== DATA SHOWN

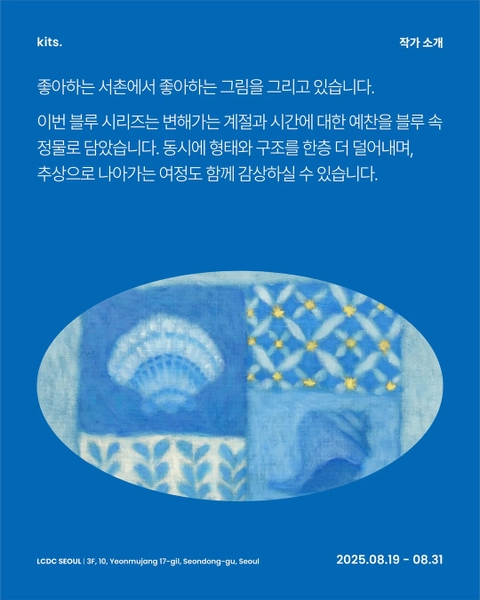 상세 이미지-41058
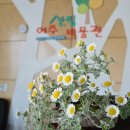 여주산림박물관 이미지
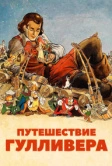 Путешествие Гулливера (1939)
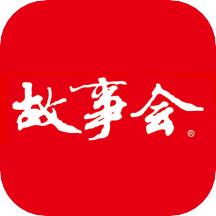 故事会正版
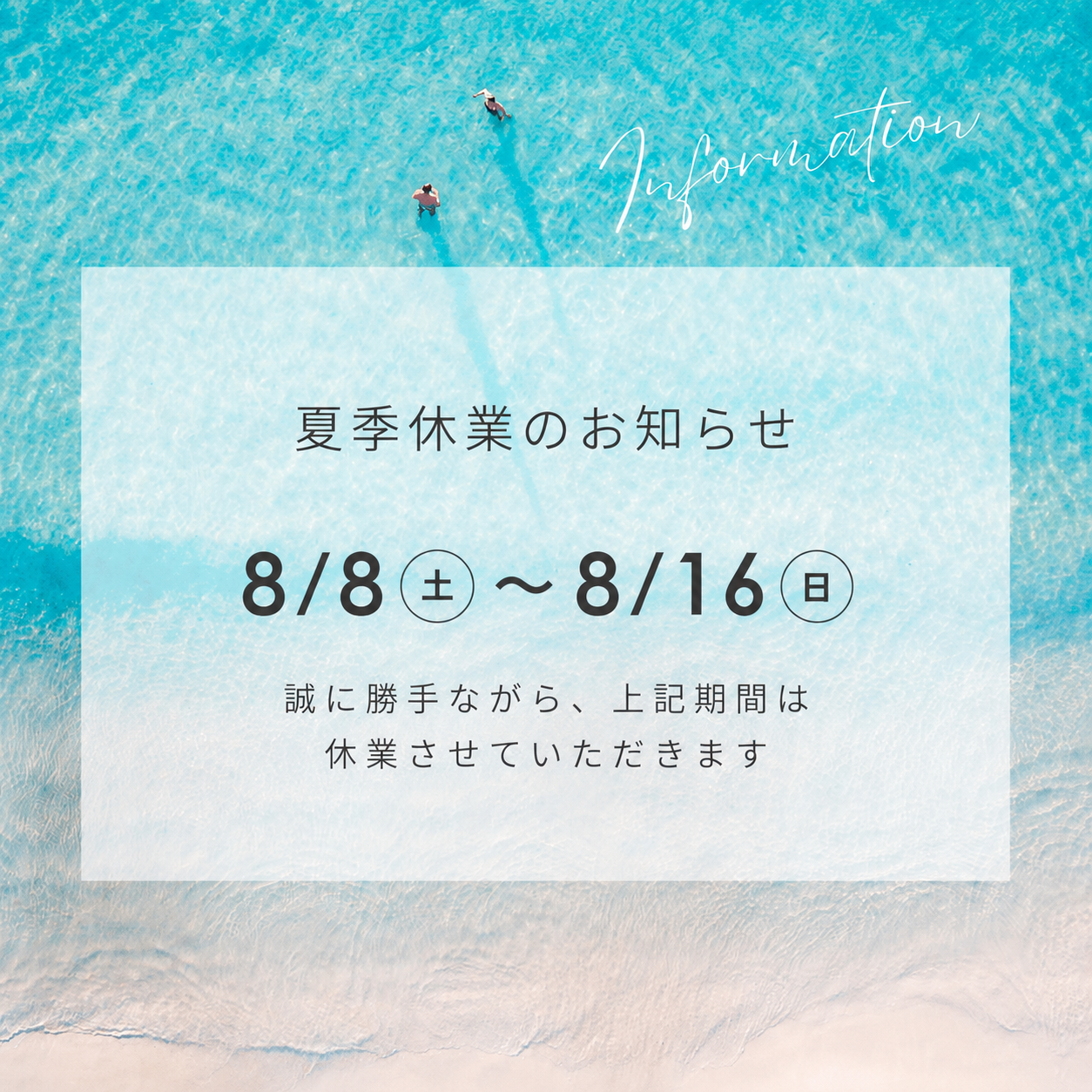 夏季休業のお知らせ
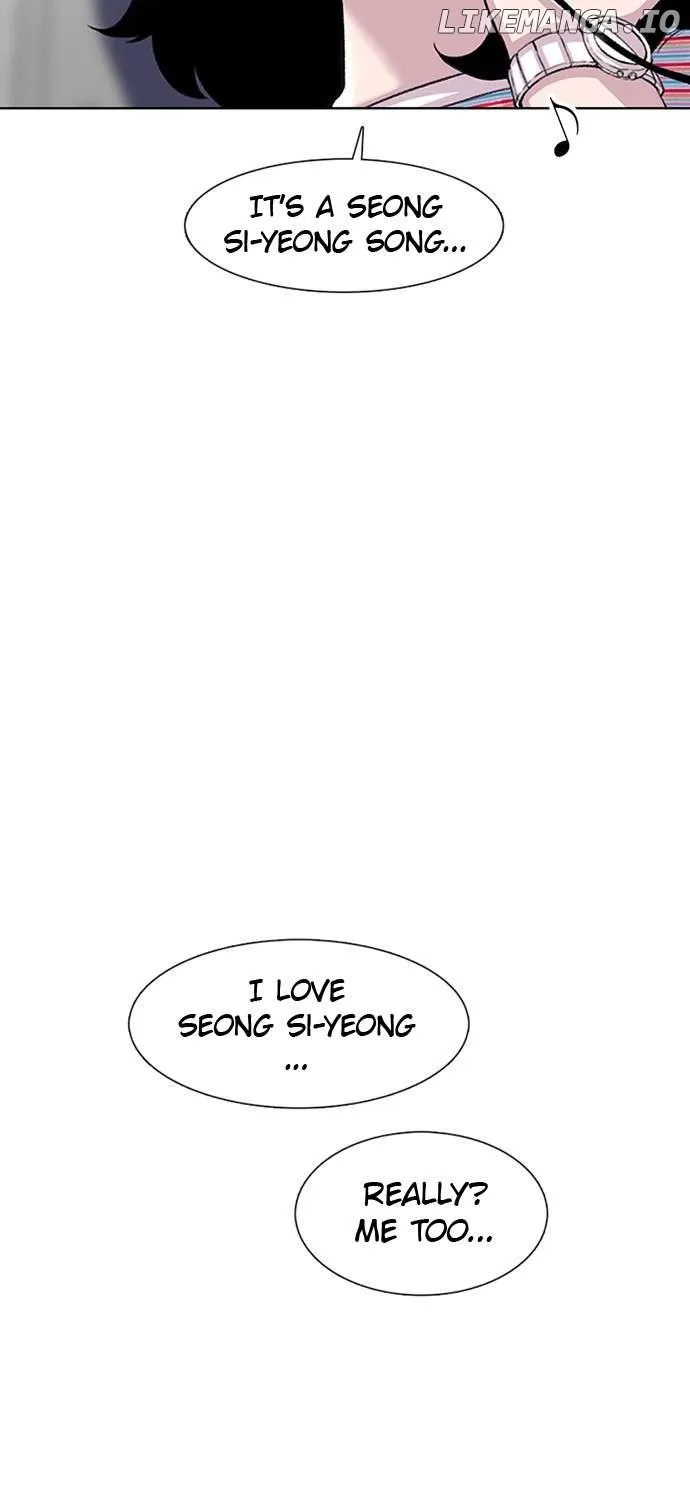 Star Ginseng Store Chapter 77 page 118 -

====

Extract the text of every entry above verbatim, leaving out the pictures.

 상세 이미지-41058
 여주산림박물관 이미지
 Путешествие Гулливера (1939)
 故事会正版
 夏季休業のお知らせ
 Star Ginseng Store Chapter 77 page 118 -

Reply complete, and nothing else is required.